Description of the task
From the line that contains "Given this setup, evaluate" to the final line of the entries, return every line exactly and leave out all others.

------------------------------------

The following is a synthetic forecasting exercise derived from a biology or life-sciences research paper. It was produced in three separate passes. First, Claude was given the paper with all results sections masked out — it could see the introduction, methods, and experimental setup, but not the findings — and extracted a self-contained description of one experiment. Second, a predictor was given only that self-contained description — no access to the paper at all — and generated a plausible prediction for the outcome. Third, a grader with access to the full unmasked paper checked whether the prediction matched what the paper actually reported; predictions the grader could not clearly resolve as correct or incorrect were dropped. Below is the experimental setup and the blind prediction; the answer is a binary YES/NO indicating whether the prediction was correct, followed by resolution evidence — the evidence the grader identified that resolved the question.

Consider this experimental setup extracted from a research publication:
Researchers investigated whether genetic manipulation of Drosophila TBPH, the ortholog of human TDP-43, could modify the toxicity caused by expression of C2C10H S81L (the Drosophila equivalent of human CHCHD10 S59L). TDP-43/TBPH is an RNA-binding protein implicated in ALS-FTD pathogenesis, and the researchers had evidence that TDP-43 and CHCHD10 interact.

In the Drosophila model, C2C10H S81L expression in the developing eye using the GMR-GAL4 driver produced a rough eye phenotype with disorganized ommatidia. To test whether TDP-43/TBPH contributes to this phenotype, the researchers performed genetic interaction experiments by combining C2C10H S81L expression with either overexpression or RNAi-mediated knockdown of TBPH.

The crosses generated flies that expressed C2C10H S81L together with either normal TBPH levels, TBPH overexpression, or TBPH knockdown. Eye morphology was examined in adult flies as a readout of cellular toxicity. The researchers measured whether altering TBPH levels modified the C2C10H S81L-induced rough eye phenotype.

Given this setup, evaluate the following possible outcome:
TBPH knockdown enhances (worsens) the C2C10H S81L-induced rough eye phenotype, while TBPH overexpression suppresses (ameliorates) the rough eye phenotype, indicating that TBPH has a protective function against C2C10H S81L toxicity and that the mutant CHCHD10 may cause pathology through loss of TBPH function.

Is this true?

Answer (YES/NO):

------------------------------------

Solution to this problem
Given this setup, evaluate the following possible outcome:
TBPH knockdown enhances (worsens) the C2C10H S81L-induced rough eye phenotype, while TBPH overexpression suppresses (ameliorates) the rough eye phenotype, indicating that TBPH has a protective function against C2C10H S81L toxicity and that the mutant CHCHD10 may cause pathology through loss of TBPH function.

Is this true?

Answer (YES/NO):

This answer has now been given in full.